Last Sewjourn I whipped up a mini Ogden cami for Clare. (Side note: whenever I type ‘whipped up’ I smile. What a funny expression to use in a sewing context! And although the implication that whatever is ‘whipped up’ is done in a frenzy, I didn’t rush my way through this. It’s just not a complicated garment; there are very few pattern pieces, and no tricky finishing techniques).
The fabric is printed woven rayon came from Rathdowne Fabrics and was left over from another project. This is the Mini Ogden cami, sewn in size 10 which was the largest size. I doubted that Clare would be a girls size 10, but the chest measurement looked like it would work, and from past experience I knew that for this pattern I needed to select the size based on circumferential measurements.
The first thing that I had to do when she tried it on was re-cut the straps. As designed, the size 10 straps were WAY too short for her height. I cut out and sewed a new set of straps, adding about four inches to the length, then attached them where they best lined up with her bra straps. I’m old fashioned in that way – I prefer underwear to be covered rather than exposed (unless it’s brightly coloured and worn with an outer garment that suggests it is clearly meant for exposure).
Now to me there wasn’t enough boob room in the front of the cami. Yes, it fits, in that it goes around her and isn’t skin tight, but the underarm seams are digging in. Time to pull out the adult version of the pattern and give it another go.
The above diagram is the mini Ogden. The adult version is a little different, which you can see in it’s line diagram below.
The adult version has a front and back lining piece (it comes down as far as under the bust) and there is no elastic in the back. Rather, it has a gently curved V neckline like the front. After checking out the measurements for the adult version I knew that I’d need to sew a muslin. Clare really needed a size somewhere between the size 10 girls (designed for a 28.5 inch chest) and the size 0 women’s (designed for a 32 inch chest). I found some fabric in the stash, printed and cut out the size 0, and sewed up a wearable muslin. Then made just-awake Clare try it on with her pyjama bottoms.
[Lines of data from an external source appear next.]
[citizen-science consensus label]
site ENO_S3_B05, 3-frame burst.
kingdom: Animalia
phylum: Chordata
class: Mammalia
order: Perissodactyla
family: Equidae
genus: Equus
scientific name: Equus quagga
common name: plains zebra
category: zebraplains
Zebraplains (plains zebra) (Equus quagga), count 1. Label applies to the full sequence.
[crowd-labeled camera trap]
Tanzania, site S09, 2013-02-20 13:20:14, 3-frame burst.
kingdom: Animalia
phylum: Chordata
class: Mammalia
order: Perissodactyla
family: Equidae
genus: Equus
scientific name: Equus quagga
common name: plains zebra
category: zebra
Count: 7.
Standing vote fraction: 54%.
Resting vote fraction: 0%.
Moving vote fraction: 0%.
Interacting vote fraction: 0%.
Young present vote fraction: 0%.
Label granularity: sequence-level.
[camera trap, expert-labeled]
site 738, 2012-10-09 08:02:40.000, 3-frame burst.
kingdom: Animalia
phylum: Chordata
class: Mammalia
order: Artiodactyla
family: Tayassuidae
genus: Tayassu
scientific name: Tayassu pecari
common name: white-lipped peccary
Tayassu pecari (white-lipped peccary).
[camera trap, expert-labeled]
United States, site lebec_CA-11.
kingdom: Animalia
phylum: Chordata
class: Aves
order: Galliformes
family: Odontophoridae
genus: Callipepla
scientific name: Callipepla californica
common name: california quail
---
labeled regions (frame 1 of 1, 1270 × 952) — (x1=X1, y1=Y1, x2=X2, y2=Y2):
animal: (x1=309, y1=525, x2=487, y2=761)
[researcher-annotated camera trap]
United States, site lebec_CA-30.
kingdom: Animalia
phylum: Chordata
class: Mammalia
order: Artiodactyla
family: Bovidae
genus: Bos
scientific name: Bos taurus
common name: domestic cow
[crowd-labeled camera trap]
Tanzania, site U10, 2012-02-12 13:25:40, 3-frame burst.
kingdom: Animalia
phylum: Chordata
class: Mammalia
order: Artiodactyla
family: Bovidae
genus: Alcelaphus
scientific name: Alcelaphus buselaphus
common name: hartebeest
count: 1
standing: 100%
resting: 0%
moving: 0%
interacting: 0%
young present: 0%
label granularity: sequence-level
The fabric is printed cotton from deep stash – maybe originally from Spotlight. It’s not as soft and drapey as the rayon I used for the mini Ogden. I used some plain white fabric I found elsewhere in stash for the partial lining, which was much softer and was possibly rayon.
Now as you can see, the fit of the women’s cami here is WAY better than the mini Ogden. However, as I’d anticipated, the neckline was much too wide and the shoulder straps were too far apart. Clare felt really exposed in this version and wanted more chest coverage. Interestingly, that’s how I felt in the Ogden cami that I made ages ago. When we pinned out a chunk along the centre front and centre back, everything seemed much better. I cut out a second version of the cami, this time from rayon, but after having folded out 5/8 inch along the centre ‘on the fold’ edge. Yes, I did remember to do this to the lining pieces as well as the front and back pieces! In total this removed two and a half inches from the total circumference of the pattern, while retaining the side seam shaping and the overall neckline shaping.
Apparently this is drafted for a C cup bust – which Clare doesn’t have. However, I didn’t do a SBA. Once change at a time! And as it turns out, I didn’t need to. This version fitted so much better!
This alteration also raised the neckline a bit at both the front and the back. Clare was really pleased with it. Not sure that the fabric colour is the best for Clare – her skin tone blends into it a bit – but she’s already wearing it quite a lot! She chose to wear it for her early 16th birthday party celebrations (January birthdays often mean that friends are all away at party time, so we chose to have a pre-Christmas celebration this year).
You can see how much better that armhole fit is. The back is deep, but finishes above her bra. Bra straps are still exposed a little bit, but not dramatically so, and the cami straps are in a comfortable place on her shoulders.
We’re really pleased with the fit of this cami now, and have fabric queued to sew more. I might even give this pattern another go for myself with similar alterations (cut a larger size than I did last time, then move the pattern piece across to shift the neckline and strap position). Clare is also keen for me to sew it as a slip dress. I have a feeling that this will be a very useful garment in the teen wardrobe over this Australian summer.